L’Aquilon de l’édition les Six Brumes

img_20170107_134937335L’Aquilon: une novella passionnante qui se dévore en quelques heures seulement. Je veux définitivement en connaître davantage de l’auteur de ce petit récit. Non seulement j’ai eu la chance de découvrir un univers complet, mais j’ai également aperçu le talent de Carl Rocheleau, un auteur brillant, qui nous fait ressentir toutes sortes d’émotions grâce à sa façon bien personnelle d’écrire des histoires. Encore une très solide oeuvre des Six Brumes, une maison d’édition québécoise qui se voue corps et âme à la littérature de l’Imaginaire.

Synopsis

Ce livre est une dystopie critique d’un Québec où l’hiver est à la fois violent et éternel. L’Aquilon, je l’imagine comme un immense édifice de misère mal isolé où tous les personnages y habitent et tentent tant bien que mal d’y survivre. Tous à la fois à la fuite et à la recherche de quelque chose, les locataires nous racontent par leurs péripéties leur vie dans un enfer glacé. Je vous laisse le plaisir de lire une partie de la quatrième de couverture qui explique très bien le concept du roman:

« Summer imagine que l’immeuble où elle habite, l’Aquilon, est une grande maison de poupée. Douze chambres sur un seul étage. Il y a une personne dans chaque pièce et chacune a son histoire. »

Les hauts

À la toute fin du roman, on éprouve une grande satisfaction, comme si on avait terminé de boire une bonne tasse d’un café à la saveur recherchée et au réconfort absolu. Paradoxalement, on se sent aussi un peu triste que l’histoire soit terminée et quand on commence un nouveau livre, on recherche la même intensité, qu’on ne trouve que rarement ailleurs. Une petite perle!

En outre, j’aime bien que le livre soit construit de sorte qu’on ait accès à plusieurs personnages complexes, certains chapitres utilisant une narration au « je » et d’autres au « il ». On a l’impression de lire des nouvelles à la fois séparées les unes des autres, mais liées au même univers et avec des clins d’œil entre elles. L’histoire est ficelée de sorte qu’on n’a jamais envie d’en prendre une pause.

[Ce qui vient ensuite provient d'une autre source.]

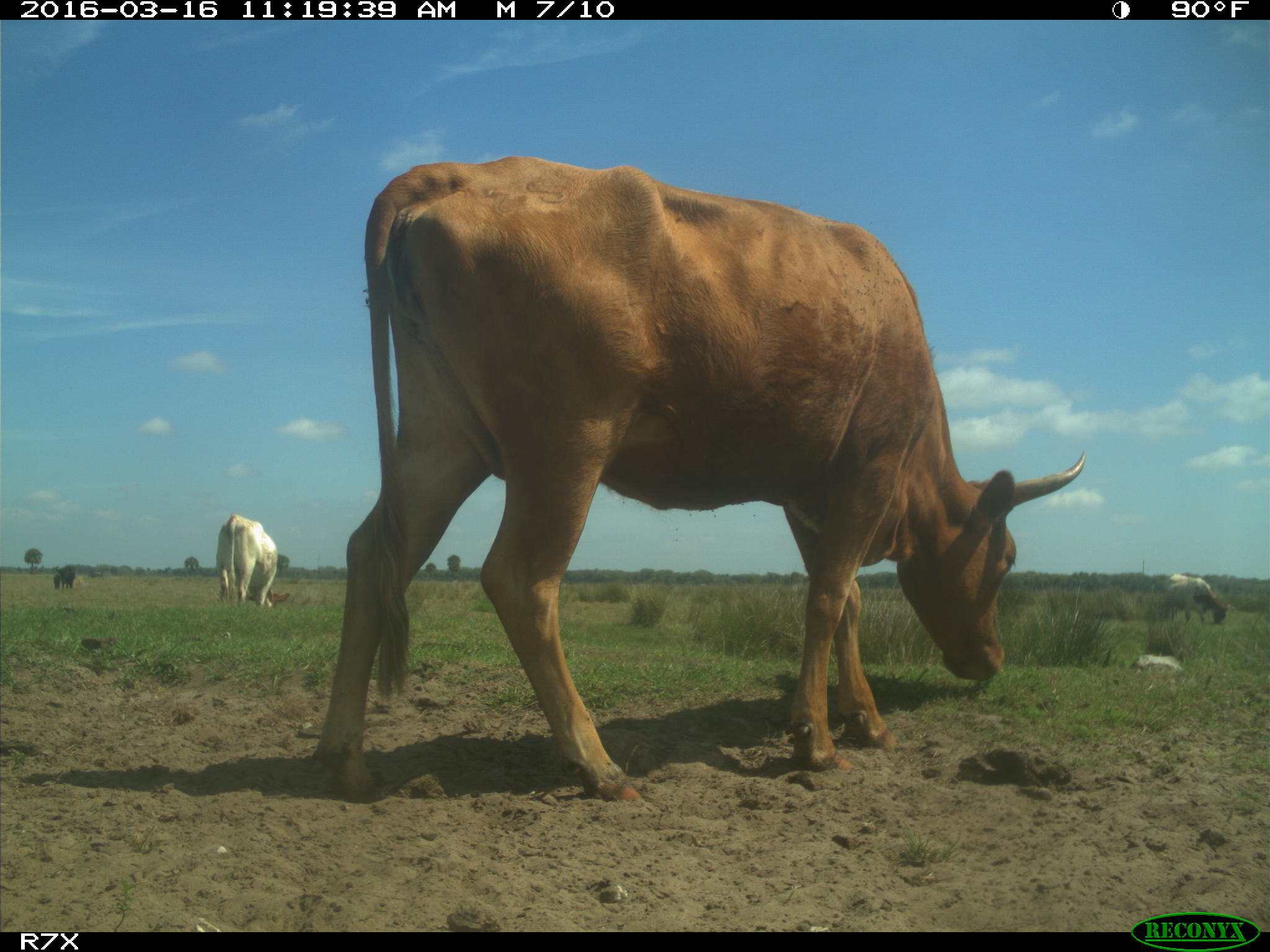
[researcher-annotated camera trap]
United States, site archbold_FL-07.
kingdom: Animalia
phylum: Chordata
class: Mammalia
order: Artiodactyla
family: Bovidae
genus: Bos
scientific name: Bos taurus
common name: domestic cow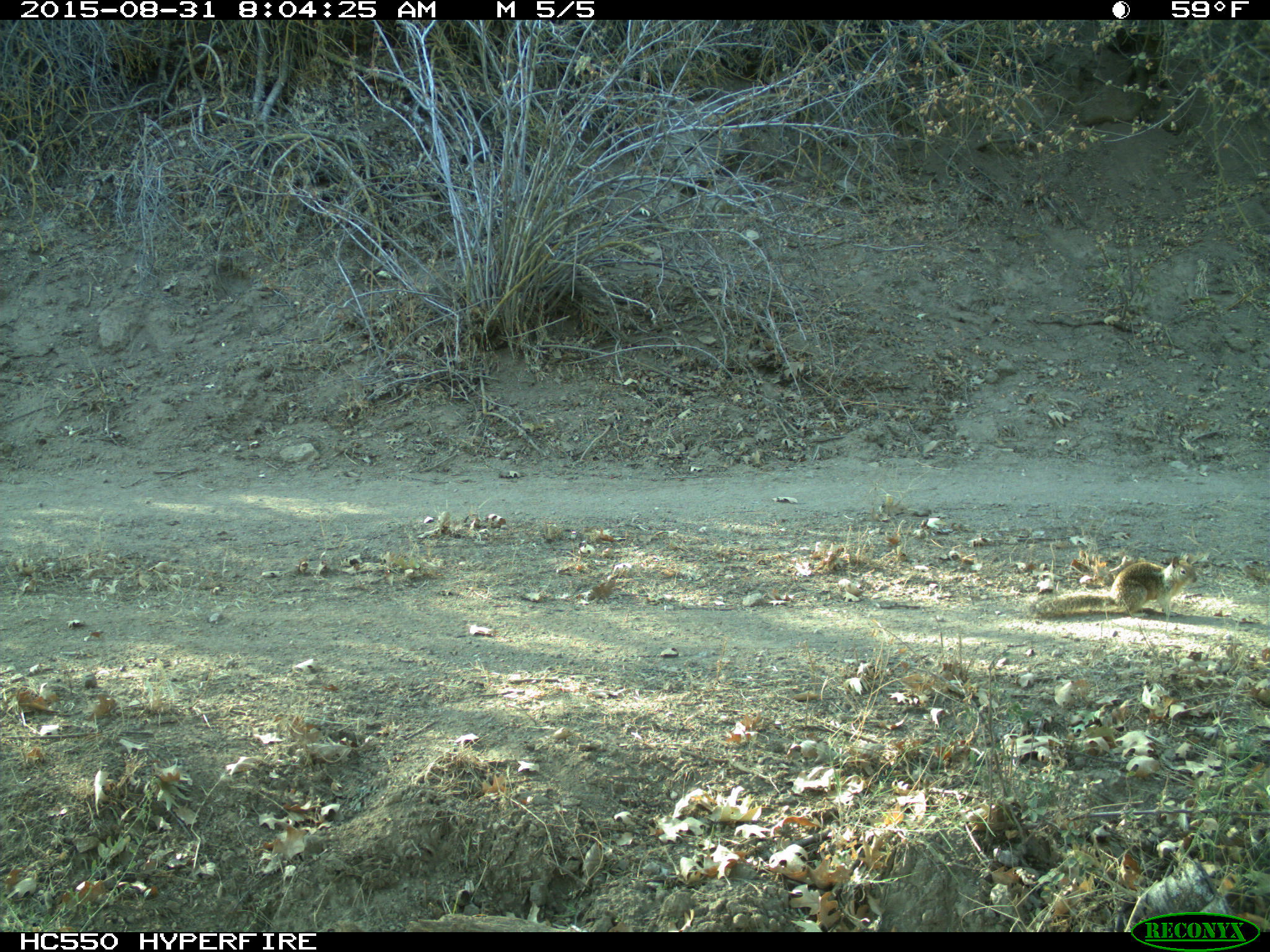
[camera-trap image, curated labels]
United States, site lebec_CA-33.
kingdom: Animalia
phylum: Chordata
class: Mammalia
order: Rodentia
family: Sciuridae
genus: Otospermophilus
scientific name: Otospermophilus beecheyi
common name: california ground squirrel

Finalement, j’aime bien la petite saveur de science-fiction. Rien de trop complexe; qu’un petit vent de fraîcheur dans le récit. Si vous n’êtes pas habitués de lire de la science-fiction, je vous recommande de commencer par cette histoire.

Les bas

Dans le livre, il y a deux chapitres qui racontent la même histoire, mais avec un point de vue différent d’un personnage à l’autre. En regardant certaines critiques, je vois que plusieurs personnes ont beaucoup aimé cet aspect. Bien que l’idée soit intéressante, de mon côté, j’ai trouvé ces deux chapitres redondants. Je crois qu’il y aurait eu une façon de raconter les mêmes événements de deux perspectives différentes sans que ce soit aussi répétitifs. De nature impatiente, j’avais même envie de sauter quelques lignes, sachant qu’il s’agissait des mêmes mots. Puisque certains autres lecteurs ont beaucoup aimé cela, peut-être qu’il ne s’agira pas d’un point faible pour votre lecture… Pour le découvrir, vous devrez le lire!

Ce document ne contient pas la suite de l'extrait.